◆ Opdracht: Geef het aantal regels in de items hieronder die de tekenreeks "dark" bevatten, waarbij hoofdletters en kleine letters verschillend tellen. Noem alleen dat getal.

◆ Invoer:
┄┄┄┄┄┄┄┄┄┄┄┄┄┄┄┄┄┄┄┄

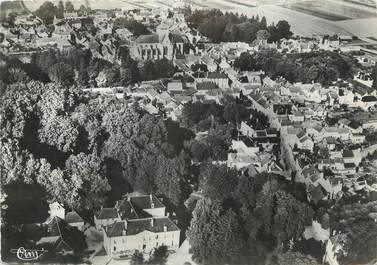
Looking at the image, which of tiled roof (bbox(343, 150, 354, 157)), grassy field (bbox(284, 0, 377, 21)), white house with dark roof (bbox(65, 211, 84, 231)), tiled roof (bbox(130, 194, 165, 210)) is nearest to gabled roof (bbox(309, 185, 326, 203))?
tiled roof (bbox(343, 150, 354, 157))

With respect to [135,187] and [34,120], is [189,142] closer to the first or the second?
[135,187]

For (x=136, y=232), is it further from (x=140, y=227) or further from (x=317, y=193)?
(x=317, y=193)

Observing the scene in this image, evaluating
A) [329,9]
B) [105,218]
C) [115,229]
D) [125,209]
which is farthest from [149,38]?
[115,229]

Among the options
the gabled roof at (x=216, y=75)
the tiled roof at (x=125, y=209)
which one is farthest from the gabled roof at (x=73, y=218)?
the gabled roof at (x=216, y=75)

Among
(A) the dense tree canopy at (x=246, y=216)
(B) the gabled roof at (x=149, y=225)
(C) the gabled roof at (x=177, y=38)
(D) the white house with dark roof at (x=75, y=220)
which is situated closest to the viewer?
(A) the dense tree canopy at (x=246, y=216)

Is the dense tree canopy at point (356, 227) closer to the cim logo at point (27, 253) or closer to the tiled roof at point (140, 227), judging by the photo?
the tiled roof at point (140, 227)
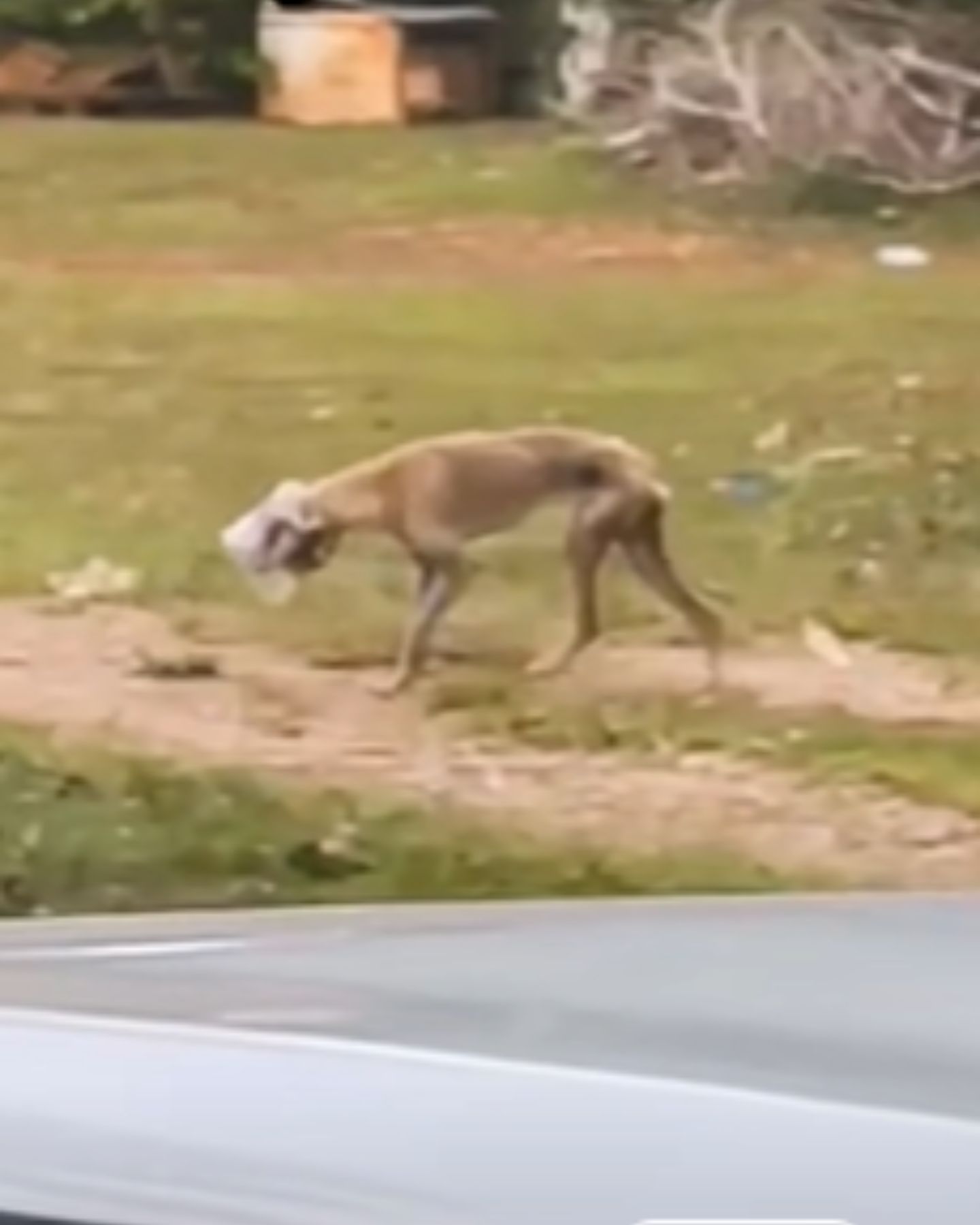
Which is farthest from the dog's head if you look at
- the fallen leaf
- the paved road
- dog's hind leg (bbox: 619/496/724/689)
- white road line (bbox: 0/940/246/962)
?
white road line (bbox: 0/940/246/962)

┄┄┄┄┄┄┄┄┄┄┄┄┄┄┄┄┄┄┄┄

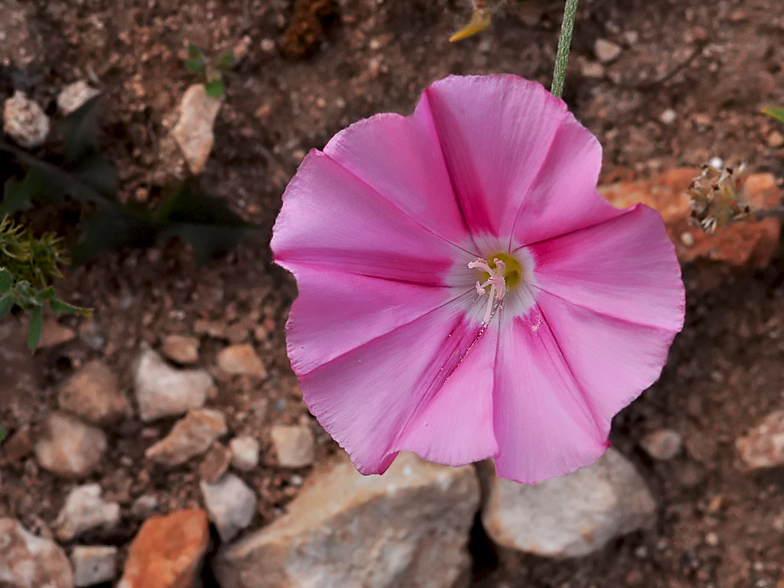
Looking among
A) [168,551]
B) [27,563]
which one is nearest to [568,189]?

┄┄┄┄┄┄┄┄┄┄┄┄┄┄┄┄┄┄┄┄

◆ Uitgevoerde opdracht: 2